>> Begin EXTRACT TO READ

A share of common stock in the Pilsdorff beer company has a price Yn on the nth business day of the year. Finn observes that the price change Xn =Yn+1 - Yn appears to be a random variable with mean \(\mu\)= 0 and variance \({ \delta }^{ 2 }\)= 1/4. If Y1 = 30, find a lower bound for the following probabilities, under the assumption that the Xn’s are mutually independent.
Answer:
Daily price Yn of a common stock is independent variable. The sigma of daily price Xn (=Yn+1 - Yn) is a random variable with mean 0 and sd 0.5. I assume sigma follow a normal distribution, then I can use confidence interval \((\mu -z*\frac { \delta }{ \sqrt { n } } ,\mu +z*\frac { \delta }{ \sqrt { n } } )\) to find the density.
Given \(\mu\)= 0 and \({ \delta }^{ 2 }\)= 1/4, the lower bound of sigma from the initial price is -5. So I have \(0-z*\frac { 0.5 }{ \sqrt { n } } =\quad -5\), z is a critical value for normal distribution of the price change.
In (a), n=2-1, so p=1
pnorm(5/(sqrt(2-1)*0.5))-pnorm(-5/(sqrt(2-1)*0.5))
## [1] 1
In (b), n=11-1, so p=1
pnorm(5/(sqrt(11-1)*0.5))-pnorm(-5/(sqrt(11-1)*0.5))
## [1] 0.9984346
In (c), n=101-1, so p=1
pnorm(5/(sqrt(101-1)*0.5))-pnorm(-5/(sqrt(101-1)*0.5))
## [1] 0.6826895
By the given values above, I set intial price Y1=30, then daily_sigma is Xn (=Yn+1 - Yn) which has mean is 0 and sd =1/2=0.5. The number of random walk is n-1.
Another, I assume the market is efficient and the stock market is weak form efficiency, the change of a stock price is follow random walk. The formular should be as following:
\({ Y }_{ t }={ Y }_{ t-1 }+{ \epsilon }_{ t }\quad \quad ({ \epsilon }_{ t }\sim \quad iid\quad N(0,\frac { 1 }{ 4 } ))\)
See more details in https://en.wikipedia.org/wiki/Random_walk_hypothesis.

>> End EXTRACT TO READ
>> Begin GIVEN DATA

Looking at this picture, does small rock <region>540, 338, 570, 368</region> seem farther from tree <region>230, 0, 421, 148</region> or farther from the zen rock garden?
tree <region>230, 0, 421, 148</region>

>> End GIVEN DATA

REQUEST 1: In the stock price problem, what is the price of the share on the first business day?
REQUEST 2: Sum up the stock price problem and its worked answer in two sentences.
REQUEST 3: Pick up the worked stock price problem after its last sentence and continue it.

EXPECTED ANSWER 1: Y1 = 30.

EXPECTED ANSWER 2: The problem describes a share of Pilsdorff beer company stock whose daily price change has mean 0 and variance 1/4, starts it at a price of 30, and asks for lower bounds on probabilities under the assumption that the changes are mutually independent. The answer assumes the price changes follow a normal distribution and a random walk, then computes probabilities in R for n values of 2-1, 11-1 and 101-1.

EXPECTED ANSWER 3:
Y1<-30 #initial price
days <-11-1 #number of days
daily_mean <-0 #mean of change price
sd <- 0.5 #sigma of change price
simulation_random_walk_lognormal_price <- function(Y1, days, daily_mean, sd){
sigma <-rnorm(days, daily_mean, sd) #n days volatility
Yn <- Y1 + cumsum(sigma) #n daily prices
#plot(Yn,type="l") #display to check the prices
return(Yn[days])
}
n=100000
price_list= c() #store 100000 prices at Tth day
#(a) prob_in_range of Y2
days <-2-1 #number of days
for (i in 1:n) {
price_list[i] <-simulation_random_walk_lognormal_price(Y1, days, daily_mean, sd)
}
count_price_in_range <- sum( price_list >= 25 & price_list <= 35 )
prob_in_range_Y2 = count_price_in_range / n
prob_in_range_Y2
## [1] 1
#(b) prob_in_range of Y11
days <-11-1 #number of days
for (i in 1:n) {
price_list[i] <-simulation_random_walk_lognormal_price(Y1, days, daily_mean, sd)
}
count_price_in_range <- sum( price_list >= 25 & price_list <= 35 )
prob_in_range_Y11 = count_price_in_range / n
prob_in_range_Y11
## [1] 0.99869
#(c) prob_in_range of Y101
days <-101-1 #number of days
for (i in 1:n) {
price_list[i] <-simulation_random_walk_lognormal_price(Y1, days, daily_mean, sd)
}
count_price_in_range <- sum( price_list >= 25 & price_list <= 35 )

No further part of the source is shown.